After the user research, I realized that the scope of the problem is too huge to cover within the deadline. Hence I decided to focus only on the freshmen side of the problem which is based on questions,

1. What are the things that new students look for to avoid the overwhelming feeling when they enter college life for the first time?

2. What sort of help do students expect from a mentor to provide them support throughout their academic life?

Feature Sets

User Flow

The app experience consists of three levels.

  1. Onboarding: Freshmen will be able to define their needs and expectations from the mentors. It helps them view and explore a set of mentors that align with their requirements.
  2. Discovery: Freshmen will be able to know more about a mentor through their profile. They also have the ability to message them and see if they'd be the right match. This helps them to self evaluate if they will be the right mentor for them. Freshmen can also unmatch them if they don't feel good.
  3. Engage: Once connected, freshmen can request message, schedule meeting or leave feedback. This eliminates anxiety which would've been otherwise possible when mentors are assigned randomly.

High Fidelity Screens

Research Insight 1: Allow riders to pay without being anxious.

Research Insight 2: Enable drivers to have cash for their daily needs.

High level

Since the scope of the problem was too huge to cover within the deadline, I touched the mentor side of the experience on a super high level.
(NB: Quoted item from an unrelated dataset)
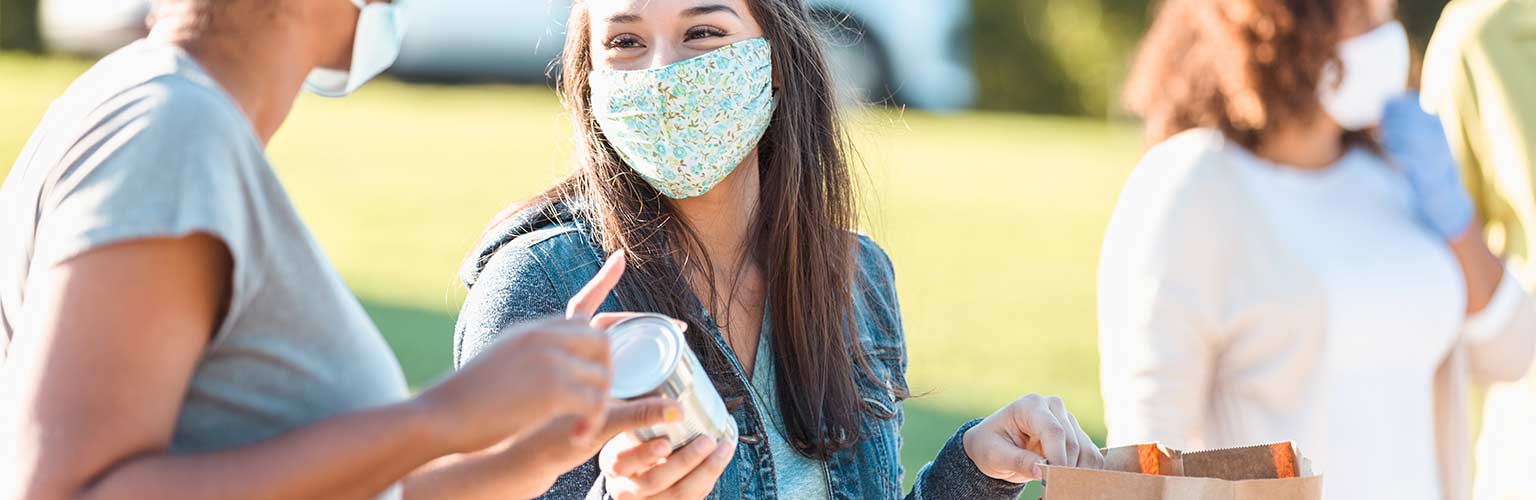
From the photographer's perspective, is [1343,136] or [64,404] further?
[1343,136]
  1. A participant from the user research shared that mentors are recruited without any credibility. Hence senior students or mentees can be allowed to become a mentor only when they qualify certain attributes.
  2. Another problem is matching mentees to mentors more than they can handle. This will only result in friction and the program may fail to achieve what it was created for. Hence mentees can be allotted on the number of hours the mentors can contribute their towards the program.
  3. From the research, it is clear that mentees prefer to meet in person. Hence the mentors are required to provide feedback in person and not through app. This would foster a good relationship.

Future work

Since the scope of the problem was too huge to cover within the deadline, I touched the mentor side of the experience on a super high level.
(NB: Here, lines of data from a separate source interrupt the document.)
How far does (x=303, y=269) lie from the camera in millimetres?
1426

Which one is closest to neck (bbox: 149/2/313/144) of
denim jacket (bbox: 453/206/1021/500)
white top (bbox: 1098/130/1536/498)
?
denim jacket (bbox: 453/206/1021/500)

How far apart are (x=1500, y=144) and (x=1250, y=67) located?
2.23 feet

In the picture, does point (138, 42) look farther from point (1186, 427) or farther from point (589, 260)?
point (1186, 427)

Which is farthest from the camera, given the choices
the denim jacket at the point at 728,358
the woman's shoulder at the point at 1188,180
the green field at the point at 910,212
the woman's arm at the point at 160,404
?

  • Transfer Mentee: There can be an option to transfer a mentee. This comes helpful when the mentor graduates and if the mentee finds a suitable alternative.
  • Withdraw: One of the participants mentioned about how their mentee didn’t like to be a part of the program. There can be an option to opt out if the students prefer not to be a part of it.
  • Mentor Benefits: Incentives can be provided in the form of course credits or scholarships to students who put in considerable amount of effort. Mentorship program is something voluntary and people should be appreciated for their thought to bring a positive change in the community. This can be tracked through reviews, mentorship hours and the performance of the mentees.
  • Guiding Material: Many mentors felt there is a lack of structure in the mentorship program. This is addressed in the form of an general guiding material now. This can be researched and elaborated more.
  • Becoming Mentor: Students can be allowed to become a mentor based on some qualifying attributes.

  • Scalability: As of now, the app serves as a platform to discover and connect mentors and mentees. The app can be scaled to serve as a one stop place for a event updates, news and blogs.


It has been a long time since I worked this intense on a mobile design project. The design challenge helped me apply learnings from my academics. Especially with User Research Methods. It made me move out of my comfort zone to reach out to people and to get them participate in the research. I personally felt I contributed a major amount of time for user research, wanting to design the experience user focused and functional. I usually spend a lot of time on designing interactions and reiterating but this was a new approach for me. I will plan to conduct usability testing to see if the experience has really turned out functional and smooth.